In the Catholic faith, we recognize what Jacques Maritain called “degrees of knowledge.” There are different ways of thinking about reality: empirical, mathematical, metaphysical, mystical, and so on; and there is an objective hierarchy that exists within those degrees. Each aspect of this hierarchy is not walled off from the others; rather, there is an organic unity among them. This is because God is the author of all truth, and as Pope Benedict rightly reminded us in his famous (and controversial) Regensburg Address, “Not to act reasonably, not to act with logos, is contrary to the nature of God.” Thus, it is against God’s nature to contradict himself.

This is why, as Christians, we cannot ignore or reject the epistemological importance of scientific thinking. The scientific method allows us to peer into God’s handiwork and see his divine wisdom and beauty concretely manifest—though imperfectly borne by the finite. We also consistently remember that science is a perpetually changing and inferential enterprise. Science does not deal in certitudes. There is no perfect science. Nonetheless, the Catholic venerates the physical sciences for what they can and do teach us about ourselves and the rest of God’s creation, and implicitly, about the creative mind of God. 

St. John Henry Newman was a chief exemplar of the Catholic attitude toward science. Consider the following comments concerning Darwin’s theory of evolution in a well-known private letter he penned to a fellow clergyman in 1868: 

As to the Divine Design, is it not an instance of incomprehensibly and infinitely marvellous Wisdom and Design to have given certain laws to matter millions of ages ago, which have surely and precisely worked out, in the long course of those ages, those effects which He from the first proposed. Mr Darwin’s theory need not then to be atheistical, be it true or not; it may simply be suggesting a larger idea of Divine Prescience and Skill. 

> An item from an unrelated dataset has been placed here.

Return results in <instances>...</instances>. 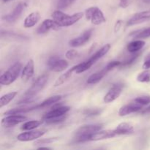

In these words, we see a synthesis of the Catholic spirituality and a genuinely scientific attitude. Newman does not pledge that Darwin is right. He is not prepared to make such a commitment (nor is he precluding himself from doing so at a later time). But he recognizes that, nonetheless, even those scientific theories that seem on their face “atheistical” may indeed be discovered to be quite the opposite.

Many Christians and other religious believers would, of course, be scandalized by the above words from Newman. But that is because they do not assume the Catholic position. Or they do not think beyond the surface of his words, about the nature of God nor about the nature of science, given who God is. And this brings us back to my original point. Religion is not a thing but a category—and a mighty broad and diverse category at that.

But the Catholic religion is something particular. It bears a specific identity, and it is manifest in the world we experience; and it is not in conflict with science. It could not be, given what the Catholic Church teaches God to be. Catholicism cannot in principle be in conflict with science, for the Catholic Church has always understood that this one world, in all of its layers of intelligibility, is created by one and the same Logos who is always thinking each and every layer into existence at every moment. It is against this God’s nature to contradict himself, and from this divine mind has the human mind been born. The world studied through the scientific lens is, as Cardinal Ratzinger writes, “being . . . being-thought.” As such, no true way of knowing can ever be opposed to any other true way of knowing. True science can never be in conflict with true religion. But this is not the claim of “religion in general.” Nor could it be, because “religion in general” claims nothing. Rather, this is the careful claim of Catholicism.